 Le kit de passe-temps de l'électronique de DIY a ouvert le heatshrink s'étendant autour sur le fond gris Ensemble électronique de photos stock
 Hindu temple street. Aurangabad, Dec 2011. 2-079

----------

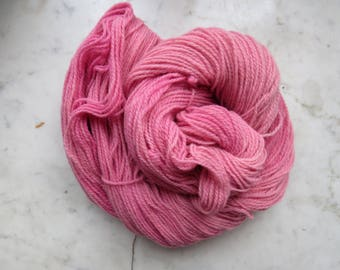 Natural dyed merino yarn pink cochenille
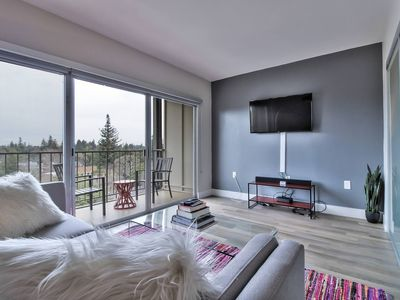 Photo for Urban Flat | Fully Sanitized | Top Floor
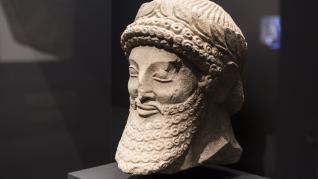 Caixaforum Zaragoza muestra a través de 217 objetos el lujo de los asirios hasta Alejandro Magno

----------

*Work instruction*
Among the lines above, find the one with "Le kit de passe-temps" and the one with "Hindu temple street.". Quote both and everything between them, exactly.

*Exercise response*
 Le kit de passe-temps de l'électronique de DIY a ouvert le heatshrink s'étendant autour sur le fond gris Ensemble électronique de photos stock
 Hindu temple street. Aurangabad, Dec 2011. 2-079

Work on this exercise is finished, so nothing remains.